Customers get the short end of the stick!

Even before they realize, designers or design companies, find themselves struggling to fight the price wars and desperately cutting corners. Due to the sheer amount of competition, designers then become needy and desperate for work and in fact acquire a distaste for design and customer service. Where in the past, a designer would find joy in creating a design – spending time and with passion, akin to craftsmanship, now find themselves focusing more on acquiring the next customer and less on taking care of the existing. A customer then becomes an obstacle, a pain, rather than the purpose of the service itself.

Customers on the other hand, want to pay the least they possibly can – and who can blame them – but still do expect the best service they can get. In fact they demand the best service. What they fail to understand is that great service comes at a cost. When another human offers their time, their lifetime of experience and hard earned skills to your cause, then you would need to compensate them well and make it worthy of their efforts. To get the best out of anyone, you would have to reward them well.

When this disconnect happens and expectations are mismatched, you find that neither party benefits. In fact, in this kind of situation where customers pay the least they can, especially in getting their corporate identity or brand created, they end up compromising the future of their entire business endeavour. I can hear you shaking your head and perhaps thinking I am being overly dramatic here. But consider the facts.

Made By Hand

A great design identity would inspire the rest of your branding efforts and in fact set the tone for how you perceive your company and in turn how your customers perceive you. A chef friend of mine recently bought a knife from Joel Bukiewicz of CutBrooklyn. That single purchase literally transformed the way my friend worked in his restaurant kitchen and infused inspiration into his cooking. Joel is well known for his hand made knives that are pieces of art. He spent 5 years and several hundred iterations to coax his signature knife to it’s current state. Each knife spends over 15 hours in Joel’s hands! This fact, coupled with the beauty of the knives that Joel makes, inspires people who use them.

 

The same goes for design. A beautifully hand crafted logo or identity opens up doors to thinking beyond the current state of the business. It creates aspirations and communicates that to potential customers. People can feel the specialness of a company that has beautiful branding. It shows the company cares. It shows the company is serious. It shows the company respects itself and in turn would respect it’s customers.

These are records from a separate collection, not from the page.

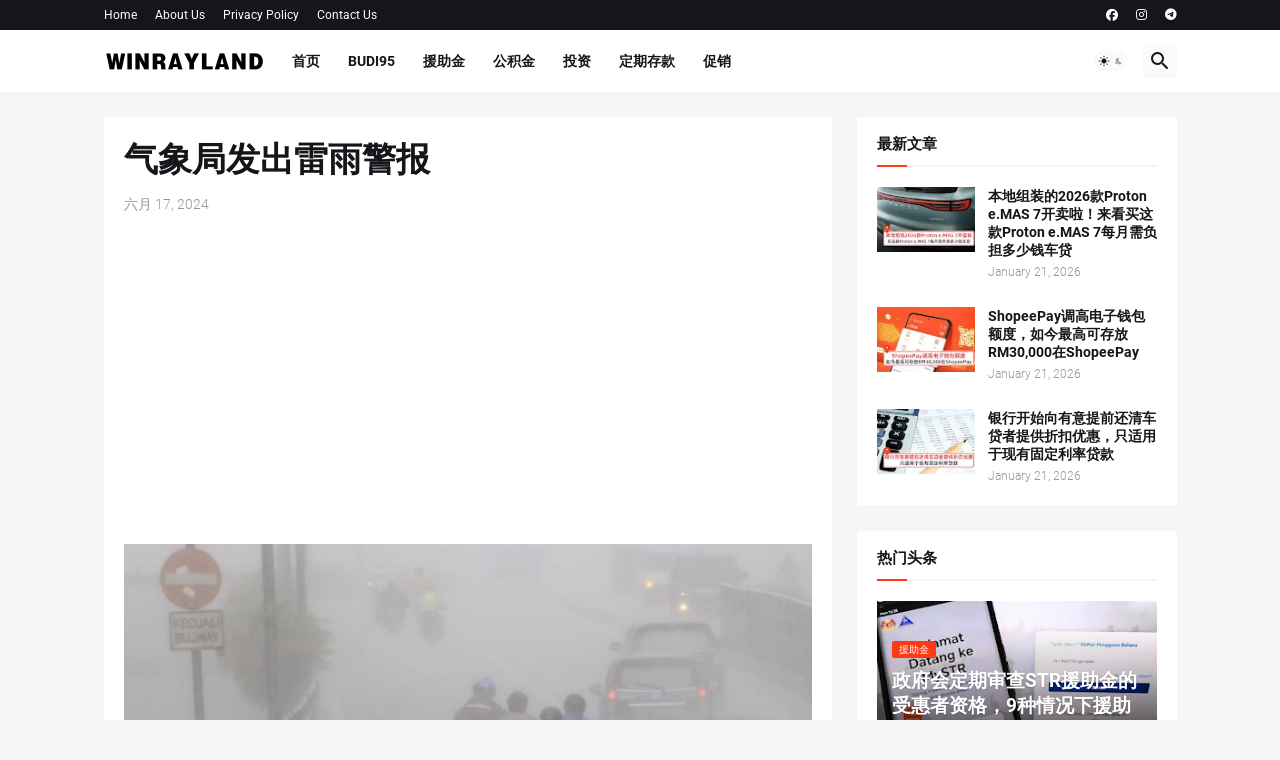

--- FILE ---
content_type: text/html; charset=utf-8
request_url: https://www.google.com/recaptcha/api2/aframe
body_size: 269
content:
<!DOCTYPE HTML><html><head><meta http-equiv="content-type" content="text/html; charset=UTF-8"></head><body><script nonce="Y8b8KaGNI3NzG4MHDQMZdg">/** Anti-fraud and anti-abuse applications only. See google.com/recaptcha */ try{var clients={'sodar':'https://pagead2.googlesyndication.com/pagead/sodar?'};window.addEventListener("message",function(a){try{if(a.source===window.parent){var b=JSON.parse(a.data);var c=clients[b['id']];if(c){var d=document.createElement('img');d.src=c+b['params']+'&rc='+(localStorage.getItem("rc::a")?sessionStorage.getItem("rc::b"):"");window.document.body.appendChild(d);sessionStorage.setItem("rc::e",parseInt(sessionStorage.getItem("rc::e")||0)+1);localStorage.setItem("rc::h",'1769028943987');}}}catch(b){}});window.parent.postMessage("_grecaptcha_ready", "*");}catch(b){}</script></body></html>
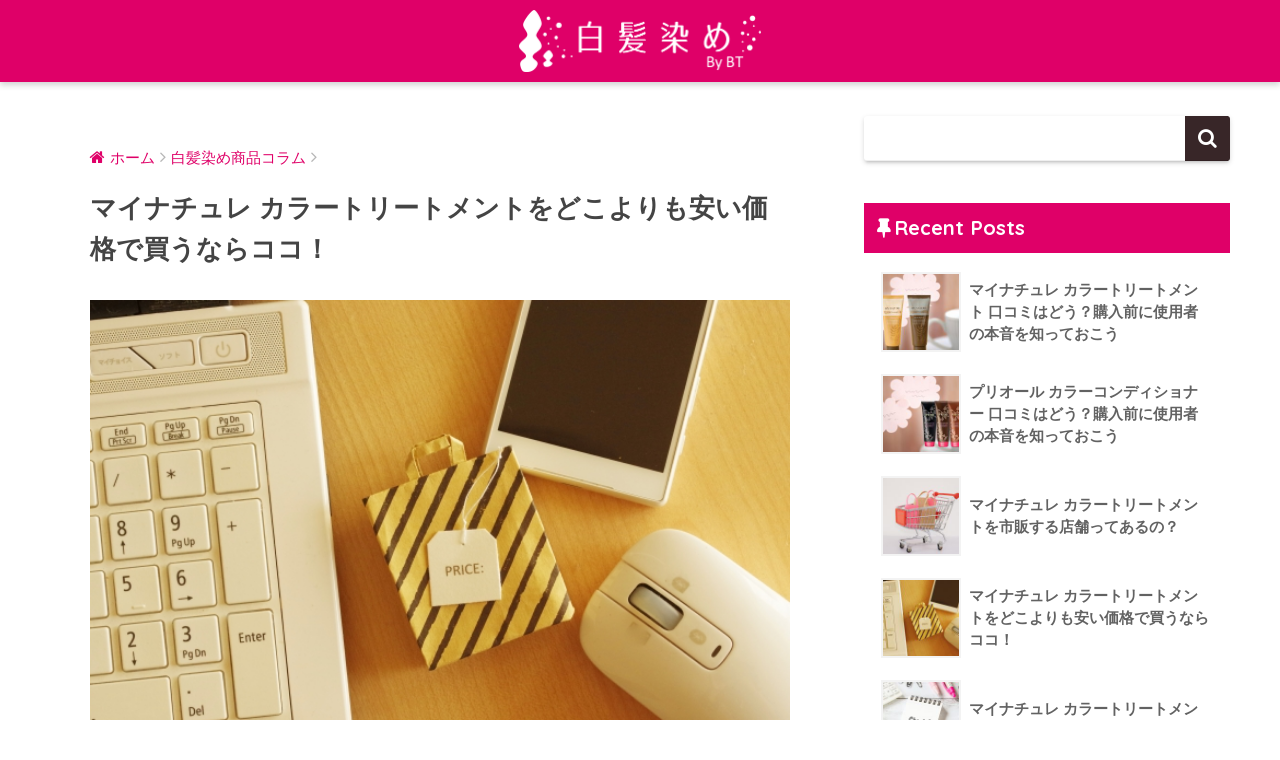

--- FILE ---
content_type: text/css
request_url: https://hair-color.bex.jp/wp-content/themes/sango-theme-child/style.css
body_size: 170
content:
@charset "UTF-8";
/*
 Theme Name: SANGO Child
 Theme URI: https://saruwakakun.design
 Author: SARUWAKA
 Author URI: https://saruwakakun.com
 Template: sango-theme
*/
/*こちらはSANGOの子テーマ用CSSです。以下にCSSを記入していきましょう。*/

#inner-content .hh30:before{
	color:#df0068;
}

.box25,.li-mainbdr,.li-beige{
	font-weight:bold;
}

.entry-content h3{
	padding:10px 0 10px 15px !important;
}
h4.main-c{
	font-size:1.3em;
}

h5{
	font-size:18px;
	color:#df0068;
}

#inner-content .hh32{
	color:#dc1169;
	background:#eaedf2;
	font-size:1.2em !important;
}


--- FILE ---
content_type: text/plain
request_url: https://www.google-analytics.com/j/collect?v=1&_v=j102&a=551882008&t=pageview&_s=1&dl=https%3A%2F%2Fhair-color.bex.jp%2Fp%2F713%2F&ul=en-us%40posix&dt=%E3%83%9E%E3%82%A4%E3%83%8A%E3%83%81%E3%83%A5%E3%83%AC%20%E3%82%AB%E3%83%A9%E3%83%BC%E3%83%88%E3%83%AA%E3%83%BC%E3%83%88%E3%83%A1%E3%83%B3%E3%83%88%E3%82%92%E3%81%A9%E3%81%93%E3%82%88%E3%82%8A%E3%82%82%E5%AE%89%E3%81%84%E4%BE%A1%E6%A0%BC%E3%81%A7%E8%B2%B7%E3%81%86%E3%81%AA%E3%82%89%E3%82%B3%E3%82%B3%EF%BC%81%20%7C%20%E7%99%BD%E9%AB%AA%E6%9F%93%E3%82%81%20by%20BT&sr=1280x720&vp=1280x720&_u=YEBAAAABAAAAAC~&jid=249476373&gjid=969321776&cid=122586061.1769079314&tid=UA-74431105-2&_gid=743407387.1769079314&_r=1&_slc=1&gtm=45He61k2n81W4JRBP2za200&gcd=13l3l3l3l1l1&dma=0&tag_exp=103116026~103200004~104527906~104528500~104684208~104684211~105391253~115495940~115616986~115938466~115938469~117041587~117223559&z=984935624
body_size: -451
content:
2,cG-G5ZYVG1XXY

To make this happen, an artisan or artist should create designs with care and passion. He/she should show craftsmanship. By understanding the company, the service or product and the target market, the designer should care enough to create designs that communicate the right message and appeal to the audience. This would not work if the designer is more concerned about saving time and getting the work done in the least amount of time so he/she can move on to the next project to make ends meet and pay their bills.

Does design have to cost an arm and a leg?

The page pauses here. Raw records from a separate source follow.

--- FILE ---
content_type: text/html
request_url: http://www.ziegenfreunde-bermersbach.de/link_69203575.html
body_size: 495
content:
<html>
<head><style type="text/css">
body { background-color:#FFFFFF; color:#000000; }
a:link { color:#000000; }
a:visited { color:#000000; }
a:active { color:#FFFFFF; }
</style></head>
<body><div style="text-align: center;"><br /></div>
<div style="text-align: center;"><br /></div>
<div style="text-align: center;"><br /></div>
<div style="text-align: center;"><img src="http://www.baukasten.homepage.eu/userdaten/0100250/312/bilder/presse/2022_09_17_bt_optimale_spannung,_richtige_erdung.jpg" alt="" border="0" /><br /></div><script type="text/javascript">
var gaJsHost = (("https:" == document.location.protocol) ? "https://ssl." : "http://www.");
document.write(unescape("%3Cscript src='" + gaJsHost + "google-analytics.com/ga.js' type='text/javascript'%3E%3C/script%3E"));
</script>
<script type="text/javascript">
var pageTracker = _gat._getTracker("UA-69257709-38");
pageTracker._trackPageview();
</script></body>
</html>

I am not advocating that business owners should pay through the roof for an unaffordable service. But they should pay the best they can and try and work with designers who are craftsman. I see companies and businesses not bat an eyelid when it comes to throwing company parties or buying spend on marketing or advertising that have low ROI. But when it comes to the fundamentals, they are not comfortable setting about a decent budget for branding.

Designers on the other hand also have to think more in terms of the value of service they are providing instead of simply providing the cheapest offer. Underselling yourself leads to disaster. You lose your soul in the process and before you know it, you are scrapping by on morsels, looking for the next project in desperation. It is understandable to charge low when you are starting out but you must set standards and charge what you think your time and skill are worth.

You do not have to charge as Louis Vuitton does but you do have to charge enough to make your time worth and enable you to feel proud of the service your provide and encourage you to infuse your service with craftsmanship.